Intriguingly, for most of the island’s life, it was simply the northern half of Stradbroke Island. In 1894 the Cambus Wallace, a 75m steel ship, rang aground near the current site of the Jumpinpin Channel. Six men drowned in the carnage, but the rest of the crew made it ashore.

Not much was left of the ship once the surf pounded it to bits, but there was plenty of explosive cargo onboard, which was detonated in the dunes all at once. The ensuing explosion essentially destabilised what was already a narrow isthmus. Two years later, a cyclone drove its way through the dunes into Swan Bay, separating the islands, north and south, by 20 feet of fast-moving tidal water. In another two years the channel was two kilometres wide.

Needless to say, with all of that water moving around, this is an excellent fishing ground, offering plentiful whiting, flathead, tailor, trevally, bream and even mulloway. There isn’t much beach fishing, though, aside from whiting, as the bar system extends out a great distance before dropping into the channel.

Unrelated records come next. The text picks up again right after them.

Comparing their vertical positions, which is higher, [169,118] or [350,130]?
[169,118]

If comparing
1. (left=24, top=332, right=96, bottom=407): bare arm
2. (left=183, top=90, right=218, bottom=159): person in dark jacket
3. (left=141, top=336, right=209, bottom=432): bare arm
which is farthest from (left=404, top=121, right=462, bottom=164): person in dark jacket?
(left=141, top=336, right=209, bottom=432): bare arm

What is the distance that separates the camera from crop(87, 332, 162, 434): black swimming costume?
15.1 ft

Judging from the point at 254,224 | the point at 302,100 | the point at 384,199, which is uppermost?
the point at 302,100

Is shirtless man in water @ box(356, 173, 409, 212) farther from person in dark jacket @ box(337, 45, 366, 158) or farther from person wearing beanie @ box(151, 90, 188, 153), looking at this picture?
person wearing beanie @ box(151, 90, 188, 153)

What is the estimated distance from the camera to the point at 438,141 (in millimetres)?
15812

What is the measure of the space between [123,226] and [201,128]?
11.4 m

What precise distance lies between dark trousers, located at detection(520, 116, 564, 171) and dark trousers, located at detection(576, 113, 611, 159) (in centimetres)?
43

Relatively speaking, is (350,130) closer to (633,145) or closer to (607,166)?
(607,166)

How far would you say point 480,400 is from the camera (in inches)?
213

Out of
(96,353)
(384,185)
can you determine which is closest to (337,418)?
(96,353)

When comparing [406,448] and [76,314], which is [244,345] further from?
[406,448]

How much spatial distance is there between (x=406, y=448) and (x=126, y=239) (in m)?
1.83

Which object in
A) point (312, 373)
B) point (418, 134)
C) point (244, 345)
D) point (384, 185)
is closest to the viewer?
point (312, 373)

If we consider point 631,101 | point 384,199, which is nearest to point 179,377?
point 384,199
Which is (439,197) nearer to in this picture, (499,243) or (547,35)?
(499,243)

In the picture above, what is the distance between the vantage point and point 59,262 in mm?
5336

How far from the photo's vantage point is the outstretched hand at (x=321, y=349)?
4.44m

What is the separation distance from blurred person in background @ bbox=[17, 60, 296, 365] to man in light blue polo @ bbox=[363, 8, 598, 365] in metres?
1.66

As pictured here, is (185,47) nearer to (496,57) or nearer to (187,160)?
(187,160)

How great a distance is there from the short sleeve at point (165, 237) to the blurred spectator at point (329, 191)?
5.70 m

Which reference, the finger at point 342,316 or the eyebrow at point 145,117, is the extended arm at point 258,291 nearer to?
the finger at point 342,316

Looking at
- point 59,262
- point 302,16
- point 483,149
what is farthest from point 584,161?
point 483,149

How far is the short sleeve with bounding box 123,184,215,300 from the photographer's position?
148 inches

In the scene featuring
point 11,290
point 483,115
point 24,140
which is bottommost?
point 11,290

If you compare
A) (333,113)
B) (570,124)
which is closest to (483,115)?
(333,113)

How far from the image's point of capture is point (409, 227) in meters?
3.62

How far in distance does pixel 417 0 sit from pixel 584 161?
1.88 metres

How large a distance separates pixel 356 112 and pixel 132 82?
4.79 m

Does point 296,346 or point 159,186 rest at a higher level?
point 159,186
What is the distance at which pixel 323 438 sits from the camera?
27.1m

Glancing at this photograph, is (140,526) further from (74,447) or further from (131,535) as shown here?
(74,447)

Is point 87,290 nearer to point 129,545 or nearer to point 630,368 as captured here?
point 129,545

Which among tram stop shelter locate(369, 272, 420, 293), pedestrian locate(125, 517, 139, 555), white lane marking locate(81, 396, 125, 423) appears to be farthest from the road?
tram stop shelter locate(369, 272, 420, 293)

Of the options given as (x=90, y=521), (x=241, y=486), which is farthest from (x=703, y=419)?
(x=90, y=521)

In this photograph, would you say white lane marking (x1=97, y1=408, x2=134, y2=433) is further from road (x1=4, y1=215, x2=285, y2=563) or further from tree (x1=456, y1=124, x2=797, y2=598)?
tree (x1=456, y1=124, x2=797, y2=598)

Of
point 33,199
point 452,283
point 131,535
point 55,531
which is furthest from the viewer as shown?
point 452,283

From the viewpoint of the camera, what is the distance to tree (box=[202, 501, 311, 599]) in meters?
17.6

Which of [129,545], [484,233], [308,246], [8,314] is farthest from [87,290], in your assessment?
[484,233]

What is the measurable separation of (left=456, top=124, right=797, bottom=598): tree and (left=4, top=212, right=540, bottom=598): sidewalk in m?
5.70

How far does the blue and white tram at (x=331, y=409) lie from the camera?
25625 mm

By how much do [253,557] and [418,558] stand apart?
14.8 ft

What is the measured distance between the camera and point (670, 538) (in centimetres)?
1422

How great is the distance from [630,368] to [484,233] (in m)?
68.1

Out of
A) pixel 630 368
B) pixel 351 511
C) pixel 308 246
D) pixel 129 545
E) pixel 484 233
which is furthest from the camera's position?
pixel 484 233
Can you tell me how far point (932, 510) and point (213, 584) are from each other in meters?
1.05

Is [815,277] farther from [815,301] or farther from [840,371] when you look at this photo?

Stradbroke is the second largest sand island in the world, bowing only to Fraser Island, to the north. It is only 15% as big as its big brother.

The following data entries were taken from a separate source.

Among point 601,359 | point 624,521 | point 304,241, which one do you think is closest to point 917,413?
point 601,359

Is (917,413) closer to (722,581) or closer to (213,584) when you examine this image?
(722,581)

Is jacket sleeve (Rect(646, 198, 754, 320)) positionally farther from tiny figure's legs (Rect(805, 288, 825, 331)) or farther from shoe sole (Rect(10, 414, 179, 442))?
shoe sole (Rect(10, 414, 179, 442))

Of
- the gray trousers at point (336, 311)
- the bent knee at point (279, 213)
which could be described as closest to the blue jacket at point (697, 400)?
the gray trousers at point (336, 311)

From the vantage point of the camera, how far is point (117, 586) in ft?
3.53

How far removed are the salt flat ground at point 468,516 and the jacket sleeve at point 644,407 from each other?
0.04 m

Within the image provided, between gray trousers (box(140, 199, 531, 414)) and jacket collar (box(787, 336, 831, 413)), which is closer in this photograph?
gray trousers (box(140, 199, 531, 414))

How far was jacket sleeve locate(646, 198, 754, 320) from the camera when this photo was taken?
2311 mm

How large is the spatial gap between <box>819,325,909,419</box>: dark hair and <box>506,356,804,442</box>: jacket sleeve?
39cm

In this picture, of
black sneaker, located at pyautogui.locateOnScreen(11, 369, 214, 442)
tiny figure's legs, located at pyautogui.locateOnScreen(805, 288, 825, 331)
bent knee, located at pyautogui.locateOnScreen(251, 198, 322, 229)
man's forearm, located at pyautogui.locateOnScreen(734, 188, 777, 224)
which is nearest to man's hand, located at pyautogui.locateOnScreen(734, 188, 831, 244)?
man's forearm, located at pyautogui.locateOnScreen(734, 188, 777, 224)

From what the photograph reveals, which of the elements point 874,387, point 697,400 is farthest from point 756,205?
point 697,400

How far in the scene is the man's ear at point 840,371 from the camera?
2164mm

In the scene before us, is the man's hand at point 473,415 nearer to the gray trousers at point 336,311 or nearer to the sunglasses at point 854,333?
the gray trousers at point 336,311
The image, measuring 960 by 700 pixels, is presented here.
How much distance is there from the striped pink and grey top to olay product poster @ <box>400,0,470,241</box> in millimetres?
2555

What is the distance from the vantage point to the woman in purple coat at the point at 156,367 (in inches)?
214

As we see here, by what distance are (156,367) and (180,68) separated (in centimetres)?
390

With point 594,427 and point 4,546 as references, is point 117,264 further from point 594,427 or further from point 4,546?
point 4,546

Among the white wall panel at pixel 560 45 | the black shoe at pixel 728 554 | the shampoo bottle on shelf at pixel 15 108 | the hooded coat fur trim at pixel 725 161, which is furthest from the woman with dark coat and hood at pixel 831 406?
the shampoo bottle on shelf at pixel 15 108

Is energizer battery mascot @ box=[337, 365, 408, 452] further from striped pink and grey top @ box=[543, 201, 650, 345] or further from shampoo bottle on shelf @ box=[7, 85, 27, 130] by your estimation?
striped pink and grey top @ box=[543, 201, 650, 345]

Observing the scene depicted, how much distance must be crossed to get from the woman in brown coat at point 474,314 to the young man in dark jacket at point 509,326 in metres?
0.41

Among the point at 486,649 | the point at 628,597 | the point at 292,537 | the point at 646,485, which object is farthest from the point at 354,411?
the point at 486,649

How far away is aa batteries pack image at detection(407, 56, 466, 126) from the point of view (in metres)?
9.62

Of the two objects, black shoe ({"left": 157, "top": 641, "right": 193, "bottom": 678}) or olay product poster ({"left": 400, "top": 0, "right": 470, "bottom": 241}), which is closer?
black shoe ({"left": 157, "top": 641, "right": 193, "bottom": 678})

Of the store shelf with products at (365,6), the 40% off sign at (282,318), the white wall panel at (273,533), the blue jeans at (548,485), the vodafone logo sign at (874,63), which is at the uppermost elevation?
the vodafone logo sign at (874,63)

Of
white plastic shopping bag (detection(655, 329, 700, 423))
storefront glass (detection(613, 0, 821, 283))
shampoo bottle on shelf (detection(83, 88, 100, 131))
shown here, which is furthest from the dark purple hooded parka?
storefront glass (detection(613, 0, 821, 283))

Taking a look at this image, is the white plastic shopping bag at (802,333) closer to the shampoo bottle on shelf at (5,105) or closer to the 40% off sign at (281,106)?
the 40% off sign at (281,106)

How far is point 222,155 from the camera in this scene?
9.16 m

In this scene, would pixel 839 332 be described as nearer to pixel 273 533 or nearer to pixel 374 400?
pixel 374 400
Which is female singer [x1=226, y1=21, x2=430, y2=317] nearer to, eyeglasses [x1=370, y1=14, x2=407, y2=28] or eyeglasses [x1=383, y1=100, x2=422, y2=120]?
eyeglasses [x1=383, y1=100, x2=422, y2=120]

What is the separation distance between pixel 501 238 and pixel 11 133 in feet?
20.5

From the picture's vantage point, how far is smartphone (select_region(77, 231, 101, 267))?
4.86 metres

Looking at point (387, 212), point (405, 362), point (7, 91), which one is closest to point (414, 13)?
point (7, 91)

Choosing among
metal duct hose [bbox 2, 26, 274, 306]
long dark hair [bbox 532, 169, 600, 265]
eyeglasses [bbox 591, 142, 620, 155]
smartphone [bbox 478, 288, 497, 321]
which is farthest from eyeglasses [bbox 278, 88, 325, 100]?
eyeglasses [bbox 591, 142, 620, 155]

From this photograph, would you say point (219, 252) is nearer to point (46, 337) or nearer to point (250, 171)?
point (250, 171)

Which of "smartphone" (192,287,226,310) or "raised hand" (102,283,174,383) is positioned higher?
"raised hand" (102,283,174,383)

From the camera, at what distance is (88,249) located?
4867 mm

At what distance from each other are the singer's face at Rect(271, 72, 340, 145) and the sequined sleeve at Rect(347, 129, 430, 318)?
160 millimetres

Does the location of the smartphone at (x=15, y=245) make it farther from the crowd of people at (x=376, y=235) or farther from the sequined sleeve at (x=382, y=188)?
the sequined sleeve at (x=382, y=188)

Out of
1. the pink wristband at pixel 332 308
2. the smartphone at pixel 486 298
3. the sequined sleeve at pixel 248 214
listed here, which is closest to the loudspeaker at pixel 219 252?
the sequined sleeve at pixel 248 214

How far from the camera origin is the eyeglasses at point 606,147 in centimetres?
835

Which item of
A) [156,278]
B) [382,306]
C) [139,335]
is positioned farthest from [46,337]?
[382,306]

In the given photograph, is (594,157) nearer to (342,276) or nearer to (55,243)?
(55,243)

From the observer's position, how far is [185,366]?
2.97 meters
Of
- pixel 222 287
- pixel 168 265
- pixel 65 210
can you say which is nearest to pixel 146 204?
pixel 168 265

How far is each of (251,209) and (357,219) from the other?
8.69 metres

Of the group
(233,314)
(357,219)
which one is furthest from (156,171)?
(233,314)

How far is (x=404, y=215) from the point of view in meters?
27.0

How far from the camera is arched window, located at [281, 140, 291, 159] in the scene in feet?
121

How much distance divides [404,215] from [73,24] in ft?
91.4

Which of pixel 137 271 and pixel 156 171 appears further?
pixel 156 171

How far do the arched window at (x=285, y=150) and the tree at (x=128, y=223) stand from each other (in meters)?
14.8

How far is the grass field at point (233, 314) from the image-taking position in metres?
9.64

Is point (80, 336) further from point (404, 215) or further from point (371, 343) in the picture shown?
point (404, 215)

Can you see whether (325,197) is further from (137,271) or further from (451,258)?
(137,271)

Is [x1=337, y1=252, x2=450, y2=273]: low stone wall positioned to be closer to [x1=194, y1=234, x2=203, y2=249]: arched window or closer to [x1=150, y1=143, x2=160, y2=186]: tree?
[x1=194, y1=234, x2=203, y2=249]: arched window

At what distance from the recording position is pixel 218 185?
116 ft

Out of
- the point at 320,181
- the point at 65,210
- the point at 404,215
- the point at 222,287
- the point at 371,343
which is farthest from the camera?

I’m a dedicated sand driver. Love it, no matter what it costs down the line.

What is astounding is how rich in resources these islands once were, and in some ways still are. Fraser once boasted old growth forests the likes of which might only be glimpsed in pockets of Tasmania or northern California. And these sand giants have been mined for generations.

Straddie has been sand mined since 1949 – that’s 65 continuous years of mining. It gives one a sense of the balance of things to contemplate that the sand mines are due to be exhausted by 2027, and a national park is slated to be created in 2026 here.

North Point dawn patrol.

The main camping options on Straddie are beach camps with no facilities and campgrounds with showers, BBQs, toilets, etc. The beach camps are located along the eastern beach and on Flinders Beach, on the island’s north face. The eastern beach spots are better these days. A massive tide flooded the Flinders several months ago, killing many of the she-oaks. And while it’ll come back soon enough, it isn’t quite as idyllic as the spots along Main Beach.

The campgrounds are set up quite well here, though, situated along the waterfront and often near enough to the townships that you can go for a walk and get ice cream, but nearer to nature so you still feel like you’re in the middle of nowhere.